最大の特徴は美麗なグラフィックから紡ぎ出される実際の戦場さながらの臨場感で、作品ごとにファンからの賛否はありますが、COD独自のグラフィックは洗練され続けシリーズを通して失われていません。
初心者におすすめのスマホFPSゲーム
上記で紹介したタイトルは全てPCまたはCS(PS5・Xbox・Nintendo Switchなど)向けのものですので、中には少しハードルが高いと思われた方もいるかもしれません。しかしご安心を。 近年はスマホアプリでも本格的なFPSゲームがたくさんリリースされています。 ここからは、PCやCS機を持っていない方でも楽しめるおすすめのFPSタイトルを紹介します。
- Call of Duty Mobile
- PUBG MOBILE
- モダンコンバット5
- 荒野行動
- Shadowgun Legends
Call of Duty Mobile
Call of Duty Mobileは先程も紹介した王道ミリタリーFPSのモバイル版です。 基本プレイは無料でありながら、Call of Dutyシリーズの代名詞である美麗な3Dグラフィックをモバイルならではの手軽さとともにしっかりと再現しています。マルチプレイに対応しており、5対5のチームデスマッチや100人でのバトルロイヤルなど様々なゲームモードをオンラインで楽しむことができます。 シリーズ経験者はもちろん、CODを初めてプレイする方にもおすすめできるタイトルです。
PUBG MOBILE
PUBG MOBILEは、2017年にリリースされ現在のバトロワブームの先駆けとなったタイトルPUBG(Player Unknown’s Battle Grounds)の モバイル版アプリです。 「勝った!勝った!夕飯はドン勝だ!」でお馴染みのバトルロイヤルゲームで、PUBGをプレイしたことのない方でも「ドン勝」という言葉は聞いたことがあるのではないでしょうか。モバイル版でも本家と同じく1人で戦う「ソロ」・2人で組む「デュオ」・4人1組でチームとなる「スクアッド」の中からゲームモードを選択でき、8km×8kmの広大なマップで100名のプレイヤーの中から最後の1人または1チームになるまで戦います。
PUBG MOBILEではFPSだけでなくTPSモードも選択できるため、1つのアプリで2つのジャンルを楽しむことができます。 もちろんゲームのマッチングはモード別となっているため、どちらの視点で遊んでも有利・不利が生まれることはありません。
モダンコンバット5
モダンコンバット5は、本格スマホミリタリーFPSの人気シリーズ「モダンコンバット」の第5作目となるタイトルです。 もともとは有料アプリでしたが、現在は無料でダウンロードが可能となっています。

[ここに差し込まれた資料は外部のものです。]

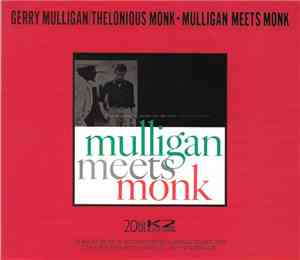 Thelonious Monk And Gerry Mulligan - Mulligan Meets Monk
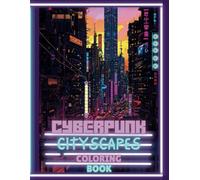 Cyberpunk Cityscapes Coloring Book: For Teen's And Adult's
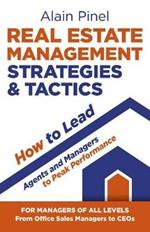 Real Estate Management Strategies & Tactics - How to lead agents and managers to peak performance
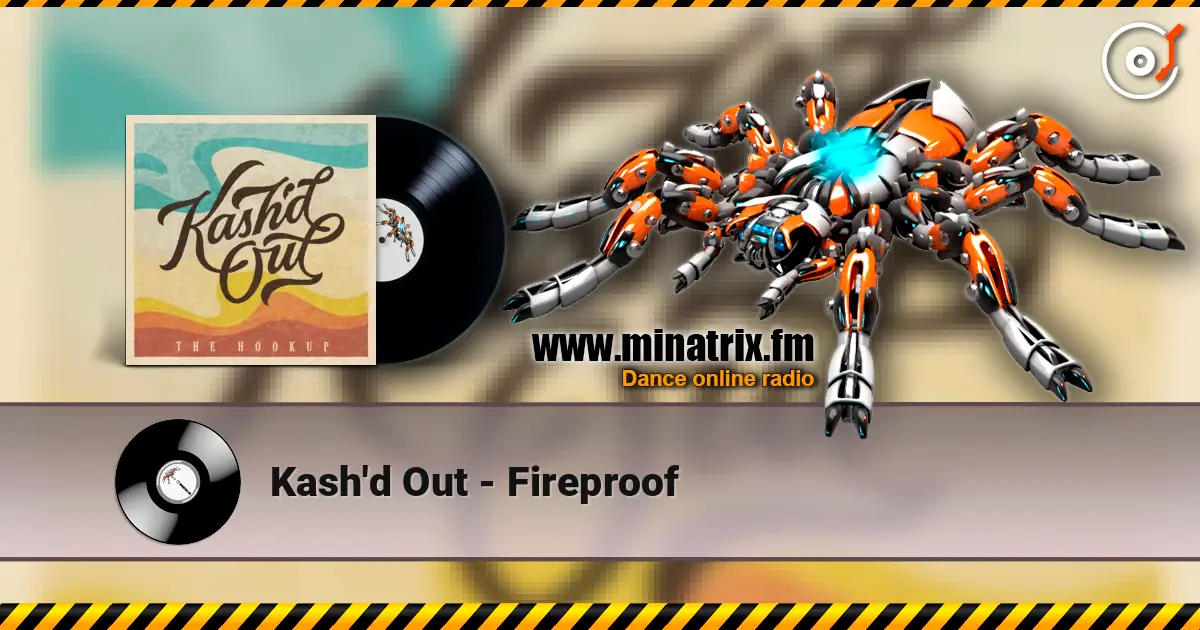 Kash'd Out - Fireproof écouter en ligne en haute qualité | Minatrix.FM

ストーリーとマルチプレイの2モードが用意されており、どちらのモードでもスマホとは思えないリアルなグラフィックで、実際に自分が戦場にいるかのような臨場感を味わうことができます。
自分好みに操作方法をカスタマイズできたり、マルチプレイで他のプレイヤーのプレイを観戦できたりと、上達するためのやりこみ要素がたくさんあるのがモダンコンバット5の特徴です。
荒野行動
荒野行動はスマホで大人気のバトルロワイヤルゲームで、同じマップに降り立った100人のプレイヤーの中で最後の1人または1チームになるまで戦います。 2017年にリリースされた本作は、先程紹介したPUBGによく似たゲームシステムをスマホで楽しめるとして大きな話題になりました。

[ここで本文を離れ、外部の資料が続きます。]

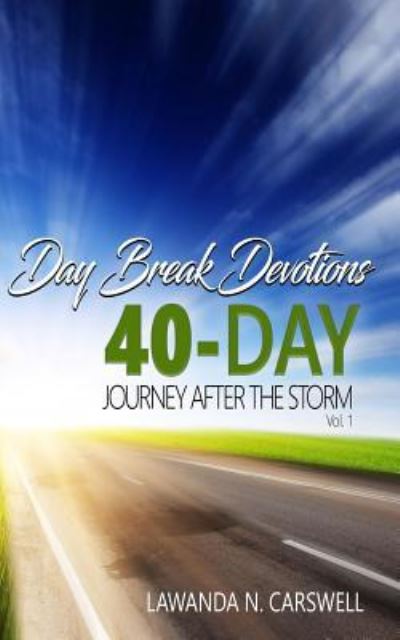 Cover for Lawanda N Carswell · Day Break Devotions: 40-Day Journey After The Storm Vol.1 (Paperback Bog) (2019)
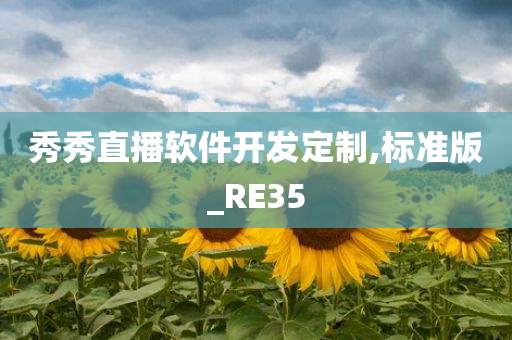 秀秀直播软件开发定制,标准版_RE35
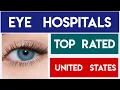 Top Eye Hospitals in the USA Ranked by Revenue Patient Volume Ophthalmology in the United States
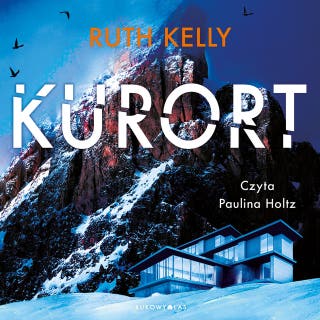 Kurort – okładka audiobooka, autor Ruth Kelly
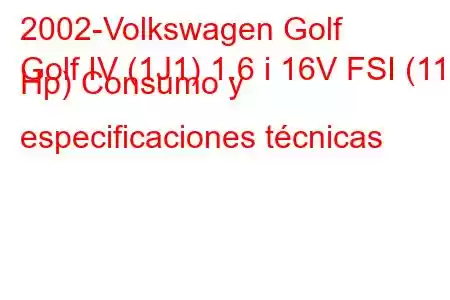 2002-Volkswagen Golf
Golf IV (1J1) 1.6 i 16V FSI (110 Hp) Consumo y especificaciones técnicas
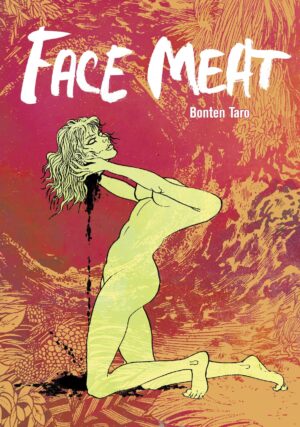 FACE MEAT by Bonten Taro -- UNITED STATES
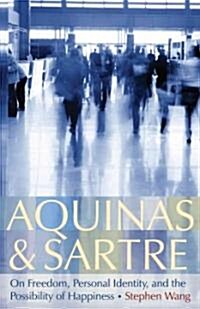 Aquinas & Sartre: On Freedom, Personal Identity, and the Possibility of Happiness (Hardcover)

荒野行動の特徴はスマホでのプレイに最適化されたUIにあり、始めからスマホで遊ぶことを前提として作られているため物理ボタンがなくとも快適にプレイできます。 また、全体的に初心者向けにデザインされていることも荒野行動の特徴で、距離に応じた威力減衰や銃弾の偏差がないなど、他のシューティングゲームに比べて敵を倒しやすい設計となっています。現在ではスマホだけでなくPCやPS4、Nintendo SwitchといったCS機でもプレイが可能ですが、やはり荒野行動の利点を最大限に活かすことができるスマホでのプレイがおすすめです。
Shadowgun Legends
Shadowgun Legendsは人類とエイリアンの戦いを描いたSF調のスマホFPSです。 マルチプレイとストーリーの2モードがあり、マルチだけでなくRPGのような物語で進んでいくストーリーモードも大変人気があります。ストーリーモードにはやりこみ要素が多く含まれているので、1人でゆっくりFPSを楽しみたいという方には特におすすめのタイトルです。 また、オート射撃やオートリロードなど初心者に優しい仕様がいくつか用意されているため、初めてFPSをプレイする方にもおすすめです。
Shadowgun Legendsでは武器の種類が豊富に用意されており、ハンドガンやアサルトライフル、ショットガンやロケットランチャーなど600種類以上の武器を使うことができます。
まとめ
この記事では、eスポーツで人気のゲームジャンルであるFPSのおすすめタイトルを紹介しました。FPSはPCでプレイするものが多く操作が難しい印象がありますが、最近ではスマホでも手軽にFPSを楽しむことができるようになっています。 また、PCやCS機のFPSタイトルでも、しっかりとチュートリアルが用意されているので初めての方でもきっと楽しめるはずです。
今回紹介したタイトルの中に気になるFPSゲームがあった方は、この機会に1度挑戦してみてはいかがでしょうか。